Clarissa Riojas is a Children & Society BDP student who spent the fall 2013 semester interning with the Texas Center for Education Policy. She helped organize a conference to address the need for more Latino children’s literature in libraries and schools, and she also helped initiate the process of developing a Mexican American Saturday school.
“It was inspiring to see how collaboration between a group of powerful and passionate individuals helped to create change in the community.”
How did you find your internship?
I sent an email to Dr. Angela Valenzuela, asking if she’d consider being my faculty advisor for a research project. In reading my email, she saw that my interests in Latino Literature aligned with a project she was already working on. She asked me if I would be willing to come onboard with her!
Describe the work you did as an intern.
During my internship, I helped organize a conference that discussed the lack of Latino children’s literature in libraries and schools. Currently, we are in the process of developing a Mexican American Saturday school, where children will become educated on their cultural history. I have researched ethnic studies programs, their impact, and the ways in which they are implemented through curriculum.
What was the most rewarding aspect of your Connecting Experience?
The relationships I formed have been the most rewarding part of my experience. Through my internship, I had the opportunity to meet community activists, educators, librarians, and graduate students. It was inspiring to see how collaboration between a group of powerful and passionate individuals helped to create change in the community. I have learned so much from everyone I have met, and I will cherish their teachings throughout my educational and professional career.
In what ways has this Connecting Experience shaped your plans for the future?

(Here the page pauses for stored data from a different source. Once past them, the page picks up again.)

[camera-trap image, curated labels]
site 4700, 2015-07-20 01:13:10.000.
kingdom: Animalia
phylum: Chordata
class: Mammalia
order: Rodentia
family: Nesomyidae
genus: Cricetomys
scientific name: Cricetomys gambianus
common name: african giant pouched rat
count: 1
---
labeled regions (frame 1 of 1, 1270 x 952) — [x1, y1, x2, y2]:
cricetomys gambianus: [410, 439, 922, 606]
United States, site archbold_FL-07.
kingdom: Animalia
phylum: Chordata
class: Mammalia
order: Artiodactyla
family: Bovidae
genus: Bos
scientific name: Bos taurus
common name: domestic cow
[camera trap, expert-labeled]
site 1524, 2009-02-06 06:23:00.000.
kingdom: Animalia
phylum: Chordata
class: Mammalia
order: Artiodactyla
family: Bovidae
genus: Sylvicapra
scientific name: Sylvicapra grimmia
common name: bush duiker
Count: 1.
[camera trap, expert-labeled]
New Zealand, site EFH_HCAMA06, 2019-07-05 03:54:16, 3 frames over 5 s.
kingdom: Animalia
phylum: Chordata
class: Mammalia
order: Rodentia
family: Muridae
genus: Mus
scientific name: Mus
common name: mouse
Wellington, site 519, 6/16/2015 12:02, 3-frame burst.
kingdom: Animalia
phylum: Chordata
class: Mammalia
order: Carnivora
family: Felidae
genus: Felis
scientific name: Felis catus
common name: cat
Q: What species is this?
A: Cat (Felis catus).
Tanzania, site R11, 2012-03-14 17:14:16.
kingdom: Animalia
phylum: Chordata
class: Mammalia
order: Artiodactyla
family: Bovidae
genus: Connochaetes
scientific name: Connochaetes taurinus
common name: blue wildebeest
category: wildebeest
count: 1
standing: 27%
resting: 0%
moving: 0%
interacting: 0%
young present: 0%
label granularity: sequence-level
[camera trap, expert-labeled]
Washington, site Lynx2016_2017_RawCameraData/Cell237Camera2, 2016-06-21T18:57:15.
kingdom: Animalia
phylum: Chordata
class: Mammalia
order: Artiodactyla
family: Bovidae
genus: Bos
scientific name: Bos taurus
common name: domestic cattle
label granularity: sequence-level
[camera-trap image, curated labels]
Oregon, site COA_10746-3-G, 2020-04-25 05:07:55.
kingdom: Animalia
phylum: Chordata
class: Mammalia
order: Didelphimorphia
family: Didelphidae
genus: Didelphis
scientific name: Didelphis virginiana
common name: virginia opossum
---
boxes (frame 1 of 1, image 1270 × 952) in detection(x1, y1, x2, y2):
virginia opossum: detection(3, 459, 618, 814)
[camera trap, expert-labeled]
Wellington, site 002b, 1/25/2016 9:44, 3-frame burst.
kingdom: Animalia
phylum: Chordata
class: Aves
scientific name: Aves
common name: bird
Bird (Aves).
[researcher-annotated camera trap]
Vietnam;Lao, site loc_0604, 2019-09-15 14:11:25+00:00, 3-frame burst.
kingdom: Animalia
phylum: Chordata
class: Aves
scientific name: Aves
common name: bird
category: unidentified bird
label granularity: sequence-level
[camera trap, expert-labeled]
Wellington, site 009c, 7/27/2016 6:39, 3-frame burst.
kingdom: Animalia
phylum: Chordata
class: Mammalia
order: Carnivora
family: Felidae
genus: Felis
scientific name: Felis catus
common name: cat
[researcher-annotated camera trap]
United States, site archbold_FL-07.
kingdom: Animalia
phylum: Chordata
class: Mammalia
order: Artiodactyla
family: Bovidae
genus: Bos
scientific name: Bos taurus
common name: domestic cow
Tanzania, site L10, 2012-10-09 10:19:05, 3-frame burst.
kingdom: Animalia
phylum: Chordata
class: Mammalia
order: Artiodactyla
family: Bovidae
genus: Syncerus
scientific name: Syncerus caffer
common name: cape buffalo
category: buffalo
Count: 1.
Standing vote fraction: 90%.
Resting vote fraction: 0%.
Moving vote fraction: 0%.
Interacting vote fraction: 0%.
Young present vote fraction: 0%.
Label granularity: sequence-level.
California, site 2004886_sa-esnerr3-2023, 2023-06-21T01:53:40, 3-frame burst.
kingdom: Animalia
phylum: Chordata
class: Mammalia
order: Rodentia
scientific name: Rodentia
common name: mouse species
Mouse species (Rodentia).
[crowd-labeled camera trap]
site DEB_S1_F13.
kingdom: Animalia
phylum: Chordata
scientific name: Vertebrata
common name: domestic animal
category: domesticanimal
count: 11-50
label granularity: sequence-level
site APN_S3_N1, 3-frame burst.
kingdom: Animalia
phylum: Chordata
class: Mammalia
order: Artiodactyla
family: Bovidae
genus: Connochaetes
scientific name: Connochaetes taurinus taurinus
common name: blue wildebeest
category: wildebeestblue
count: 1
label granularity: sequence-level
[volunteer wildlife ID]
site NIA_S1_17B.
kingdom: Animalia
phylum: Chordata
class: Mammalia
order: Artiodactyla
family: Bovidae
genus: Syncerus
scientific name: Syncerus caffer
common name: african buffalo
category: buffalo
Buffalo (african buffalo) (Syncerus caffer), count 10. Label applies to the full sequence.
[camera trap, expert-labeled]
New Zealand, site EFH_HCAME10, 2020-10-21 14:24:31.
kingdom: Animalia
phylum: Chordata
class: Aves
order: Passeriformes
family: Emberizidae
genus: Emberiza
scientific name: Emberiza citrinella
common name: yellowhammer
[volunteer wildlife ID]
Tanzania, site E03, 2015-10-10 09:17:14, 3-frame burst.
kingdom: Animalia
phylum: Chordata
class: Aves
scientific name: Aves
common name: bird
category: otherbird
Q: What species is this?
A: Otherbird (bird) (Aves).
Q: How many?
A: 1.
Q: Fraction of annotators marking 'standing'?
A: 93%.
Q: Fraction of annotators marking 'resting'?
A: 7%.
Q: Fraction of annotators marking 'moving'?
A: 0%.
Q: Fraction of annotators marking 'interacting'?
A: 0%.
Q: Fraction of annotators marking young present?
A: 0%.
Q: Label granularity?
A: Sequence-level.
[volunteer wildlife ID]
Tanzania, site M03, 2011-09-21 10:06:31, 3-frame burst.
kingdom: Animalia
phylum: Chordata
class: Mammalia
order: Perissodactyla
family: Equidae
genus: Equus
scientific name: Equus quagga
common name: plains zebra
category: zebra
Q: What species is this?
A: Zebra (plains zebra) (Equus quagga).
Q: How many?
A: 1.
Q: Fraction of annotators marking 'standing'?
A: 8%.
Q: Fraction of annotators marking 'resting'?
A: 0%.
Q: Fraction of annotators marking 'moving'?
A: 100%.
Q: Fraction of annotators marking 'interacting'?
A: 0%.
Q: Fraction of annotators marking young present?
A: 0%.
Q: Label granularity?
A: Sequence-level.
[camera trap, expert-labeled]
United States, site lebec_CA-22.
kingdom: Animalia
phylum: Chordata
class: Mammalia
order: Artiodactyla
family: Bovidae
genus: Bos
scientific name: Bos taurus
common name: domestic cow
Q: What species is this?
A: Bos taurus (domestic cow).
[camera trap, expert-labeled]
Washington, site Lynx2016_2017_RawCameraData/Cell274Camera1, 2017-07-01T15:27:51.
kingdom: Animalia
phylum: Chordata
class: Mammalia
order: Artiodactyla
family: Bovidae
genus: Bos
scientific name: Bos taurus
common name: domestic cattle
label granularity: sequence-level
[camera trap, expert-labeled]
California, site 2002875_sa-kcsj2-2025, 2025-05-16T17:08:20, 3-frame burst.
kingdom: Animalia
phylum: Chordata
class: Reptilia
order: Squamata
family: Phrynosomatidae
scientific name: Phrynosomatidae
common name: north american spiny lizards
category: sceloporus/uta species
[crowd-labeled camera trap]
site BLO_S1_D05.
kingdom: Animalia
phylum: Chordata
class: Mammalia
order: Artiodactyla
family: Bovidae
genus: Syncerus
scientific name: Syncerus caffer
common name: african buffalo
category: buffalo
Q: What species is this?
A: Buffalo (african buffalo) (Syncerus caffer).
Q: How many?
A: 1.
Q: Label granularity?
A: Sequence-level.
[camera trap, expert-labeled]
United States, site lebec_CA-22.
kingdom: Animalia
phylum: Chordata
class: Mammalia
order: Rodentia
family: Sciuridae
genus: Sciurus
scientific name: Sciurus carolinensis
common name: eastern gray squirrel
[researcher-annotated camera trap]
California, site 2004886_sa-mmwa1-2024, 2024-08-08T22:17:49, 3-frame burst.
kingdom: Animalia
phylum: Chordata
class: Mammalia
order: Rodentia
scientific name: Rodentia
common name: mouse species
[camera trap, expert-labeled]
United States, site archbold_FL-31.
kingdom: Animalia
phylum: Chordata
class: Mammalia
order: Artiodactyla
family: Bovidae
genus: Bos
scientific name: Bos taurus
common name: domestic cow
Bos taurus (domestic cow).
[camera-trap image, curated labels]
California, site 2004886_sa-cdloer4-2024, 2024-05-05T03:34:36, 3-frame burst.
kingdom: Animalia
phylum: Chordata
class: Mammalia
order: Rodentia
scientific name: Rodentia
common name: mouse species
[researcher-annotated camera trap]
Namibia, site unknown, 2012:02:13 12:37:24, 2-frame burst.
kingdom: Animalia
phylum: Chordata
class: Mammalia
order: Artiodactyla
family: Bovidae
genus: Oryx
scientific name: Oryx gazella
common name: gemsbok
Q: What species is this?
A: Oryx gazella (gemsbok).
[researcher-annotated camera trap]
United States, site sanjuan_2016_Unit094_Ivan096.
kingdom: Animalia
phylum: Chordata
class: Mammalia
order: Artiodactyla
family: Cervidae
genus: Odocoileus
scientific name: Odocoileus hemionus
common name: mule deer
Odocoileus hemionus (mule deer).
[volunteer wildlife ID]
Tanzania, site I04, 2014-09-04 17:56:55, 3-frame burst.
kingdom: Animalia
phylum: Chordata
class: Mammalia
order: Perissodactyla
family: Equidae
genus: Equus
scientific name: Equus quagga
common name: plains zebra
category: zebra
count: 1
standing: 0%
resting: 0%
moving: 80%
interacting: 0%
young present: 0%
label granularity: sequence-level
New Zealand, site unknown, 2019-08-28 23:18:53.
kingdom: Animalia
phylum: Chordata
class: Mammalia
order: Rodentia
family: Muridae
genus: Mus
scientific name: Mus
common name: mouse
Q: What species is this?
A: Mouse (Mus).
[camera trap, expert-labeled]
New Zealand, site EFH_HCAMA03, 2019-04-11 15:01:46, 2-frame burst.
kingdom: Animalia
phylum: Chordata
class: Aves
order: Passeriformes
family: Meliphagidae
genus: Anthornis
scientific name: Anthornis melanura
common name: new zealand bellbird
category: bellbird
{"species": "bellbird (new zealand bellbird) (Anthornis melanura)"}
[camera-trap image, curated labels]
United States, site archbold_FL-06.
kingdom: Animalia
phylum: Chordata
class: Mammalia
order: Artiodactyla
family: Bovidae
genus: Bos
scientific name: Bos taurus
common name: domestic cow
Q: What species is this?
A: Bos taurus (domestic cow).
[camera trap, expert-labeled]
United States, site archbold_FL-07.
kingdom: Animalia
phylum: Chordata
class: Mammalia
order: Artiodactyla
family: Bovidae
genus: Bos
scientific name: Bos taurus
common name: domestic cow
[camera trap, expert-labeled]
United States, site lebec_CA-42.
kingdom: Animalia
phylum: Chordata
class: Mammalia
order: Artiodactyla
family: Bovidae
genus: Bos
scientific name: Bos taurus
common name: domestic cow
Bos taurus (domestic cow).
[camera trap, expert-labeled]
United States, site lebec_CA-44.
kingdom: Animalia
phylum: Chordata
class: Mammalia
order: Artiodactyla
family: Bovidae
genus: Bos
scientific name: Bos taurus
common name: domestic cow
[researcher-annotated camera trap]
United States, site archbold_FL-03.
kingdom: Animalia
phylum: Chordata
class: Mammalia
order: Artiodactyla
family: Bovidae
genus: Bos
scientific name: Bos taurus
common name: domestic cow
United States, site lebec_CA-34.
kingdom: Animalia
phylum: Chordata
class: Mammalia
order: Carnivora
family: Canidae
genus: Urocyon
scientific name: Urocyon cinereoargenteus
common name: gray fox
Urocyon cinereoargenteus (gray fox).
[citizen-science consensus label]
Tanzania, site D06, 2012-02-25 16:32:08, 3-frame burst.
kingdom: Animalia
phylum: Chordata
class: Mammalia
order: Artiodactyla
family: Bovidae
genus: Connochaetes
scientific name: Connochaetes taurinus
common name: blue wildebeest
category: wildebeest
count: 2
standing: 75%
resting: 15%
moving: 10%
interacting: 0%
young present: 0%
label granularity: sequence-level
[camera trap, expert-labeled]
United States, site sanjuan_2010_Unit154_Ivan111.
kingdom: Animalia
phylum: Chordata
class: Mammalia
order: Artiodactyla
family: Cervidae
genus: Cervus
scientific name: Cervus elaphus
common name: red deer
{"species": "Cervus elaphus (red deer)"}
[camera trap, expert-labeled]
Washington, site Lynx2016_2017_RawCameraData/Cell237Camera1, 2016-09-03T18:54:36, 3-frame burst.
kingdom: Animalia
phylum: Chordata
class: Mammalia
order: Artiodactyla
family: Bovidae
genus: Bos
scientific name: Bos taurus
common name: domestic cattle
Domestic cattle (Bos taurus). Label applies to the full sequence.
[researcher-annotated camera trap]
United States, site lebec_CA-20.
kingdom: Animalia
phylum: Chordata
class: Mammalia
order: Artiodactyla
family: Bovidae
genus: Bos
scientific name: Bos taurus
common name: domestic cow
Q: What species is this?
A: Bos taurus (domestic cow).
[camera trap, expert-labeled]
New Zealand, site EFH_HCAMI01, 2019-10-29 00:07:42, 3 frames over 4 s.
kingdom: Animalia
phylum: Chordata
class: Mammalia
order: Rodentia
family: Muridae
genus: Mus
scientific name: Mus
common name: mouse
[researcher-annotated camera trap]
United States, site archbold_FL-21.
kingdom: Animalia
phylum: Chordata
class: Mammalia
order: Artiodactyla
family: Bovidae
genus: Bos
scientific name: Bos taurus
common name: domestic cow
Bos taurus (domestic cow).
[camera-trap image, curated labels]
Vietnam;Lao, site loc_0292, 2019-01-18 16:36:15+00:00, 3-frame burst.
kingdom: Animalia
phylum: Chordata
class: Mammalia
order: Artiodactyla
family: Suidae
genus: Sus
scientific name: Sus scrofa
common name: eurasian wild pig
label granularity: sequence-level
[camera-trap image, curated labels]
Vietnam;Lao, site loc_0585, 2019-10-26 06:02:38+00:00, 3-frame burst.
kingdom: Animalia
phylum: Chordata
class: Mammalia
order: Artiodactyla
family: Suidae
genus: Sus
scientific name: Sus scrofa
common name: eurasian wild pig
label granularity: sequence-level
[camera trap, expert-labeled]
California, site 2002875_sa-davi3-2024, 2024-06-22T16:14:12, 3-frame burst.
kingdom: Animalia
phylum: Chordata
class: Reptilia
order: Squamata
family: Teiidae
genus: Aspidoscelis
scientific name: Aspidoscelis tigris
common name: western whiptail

My heart has always been in changing the education system. However, I wasn’t always sure what career in education I wanted to pursue. Before my Connecting Experience, I planned to attend law school. After my internship with the Texas Center for Educational Policy (TCEP), I have realized that I have a strong interest in policy-making. Graduate school is now in my future, and I am thankful to BDP and TCEP for having played such a large role in helping me discover my passion.